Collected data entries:
=-=-=

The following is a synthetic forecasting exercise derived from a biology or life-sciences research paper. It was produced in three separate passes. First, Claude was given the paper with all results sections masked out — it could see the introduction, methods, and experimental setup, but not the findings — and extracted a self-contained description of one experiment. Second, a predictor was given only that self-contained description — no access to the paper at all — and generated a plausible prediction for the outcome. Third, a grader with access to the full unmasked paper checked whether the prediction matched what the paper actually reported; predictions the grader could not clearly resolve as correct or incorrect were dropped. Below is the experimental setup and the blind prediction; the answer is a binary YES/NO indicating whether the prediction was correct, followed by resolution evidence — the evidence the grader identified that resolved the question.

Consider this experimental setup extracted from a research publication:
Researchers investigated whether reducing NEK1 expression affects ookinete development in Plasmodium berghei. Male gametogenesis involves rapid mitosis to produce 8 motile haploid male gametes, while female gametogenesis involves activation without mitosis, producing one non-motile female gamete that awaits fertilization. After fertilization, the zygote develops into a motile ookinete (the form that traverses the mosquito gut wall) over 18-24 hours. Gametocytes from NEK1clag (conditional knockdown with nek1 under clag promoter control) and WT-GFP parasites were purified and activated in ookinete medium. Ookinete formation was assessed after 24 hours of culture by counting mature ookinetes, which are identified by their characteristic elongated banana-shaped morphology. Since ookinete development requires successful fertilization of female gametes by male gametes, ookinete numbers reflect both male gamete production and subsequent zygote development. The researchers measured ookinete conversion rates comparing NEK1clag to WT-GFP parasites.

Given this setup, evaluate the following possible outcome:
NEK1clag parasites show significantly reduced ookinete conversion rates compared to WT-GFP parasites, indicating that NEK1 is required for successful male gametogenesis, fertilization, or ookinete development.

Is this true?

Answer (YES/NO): YES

=-=-=

▸ **WHAT YOU NEED TO DO**: Only the lines of the data holding the string "this" are wanted; copy each of them.

▸ **TASK RESPONSE**:
Consider this experimental setup extracted from a research publication:
Given this setup, evaluate the following possible outcome:
Is this true?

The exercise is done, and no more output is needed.